As with the documentation recommendations under 503A guidance, the 503B guidance notes that a particular format is not needed as long as the information is present.  FDA provides the following examples for outsourcing facility documentation:

  • “Liquid form, compounded drug will be prescribed to patients who can’t swallow tablet” (if the comparable drug is a tablet)
  • “Dilution for infusion solution to be administered to patients who need this formulation during surgery” (if the comparable drug is not available at that concentration, pre-mixed with the particular diluent in an infusion bag)
  • “1 mg, pediatric patients need lower dose” (if the comparable drug is only available in 25 mg dose)
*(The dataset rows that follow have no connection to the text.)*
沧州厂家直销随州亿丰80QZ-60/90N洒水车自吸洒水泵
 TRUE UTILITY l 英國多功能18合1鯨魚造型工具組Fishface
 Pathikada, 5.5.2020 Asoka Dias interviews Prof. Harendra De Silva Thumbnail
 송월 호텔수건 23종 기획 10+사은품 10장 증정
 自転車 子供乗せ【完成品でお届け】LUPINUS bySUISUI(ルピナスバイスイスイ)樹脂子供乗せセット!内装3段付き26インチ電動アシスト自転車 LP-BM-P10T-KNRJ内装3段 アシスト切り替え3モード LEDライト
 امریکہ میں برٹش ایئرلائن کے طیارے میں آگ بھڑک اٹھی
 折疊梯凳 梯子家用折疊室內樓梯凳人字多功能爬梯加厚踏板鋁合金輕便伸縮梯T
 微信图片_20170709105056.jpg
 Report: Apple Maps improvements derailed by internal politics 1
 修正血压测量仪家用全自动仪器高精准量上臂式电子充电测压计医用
On the other hand, where outsourcing facilities are compounding based on prescriptions for individual patients, FDA recommends that statements be made on the actual patient-specific prescription, as discussed above for the 503A guidance.

The 503B guidance also provides FDA recommendations for determining whether a drug was “essentially a copy” of a covered over-the-counter (OTC) drug.  It also notes that unlike approved drugs, the appearance of a covered OTC drug on the shortage list would not be viewed as an exception to the finding that it was “essentially a copy.”  The 503B guidance provides recordkeeping recommendations, including that the outsourcing facilities maintain records at least three years.